The problem
Turn the lines of each row below into a numbered list, leaving out any blank lines.

Dataset extract
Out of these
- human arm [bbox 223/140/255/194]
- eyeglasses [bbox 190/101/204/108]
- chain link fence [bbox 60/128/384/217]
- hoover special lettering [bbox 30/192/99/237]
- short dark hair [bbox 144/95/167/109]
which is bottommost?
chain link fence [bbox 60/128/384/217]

Result of the task
1. Out of these
2. - human arm [bbox 223/140/255/194]
3. - eyeglasses [bbox 190/101/204/108]
4. - chain link fence [bbox 60/128/384/217]
5. - hoover special lettering [bbox 30/192/99/237]
6. - short dark hair [bbox 144/95/167/109]
7. which is bottommost?
8. chain link fence [bbox 60/128/384/217]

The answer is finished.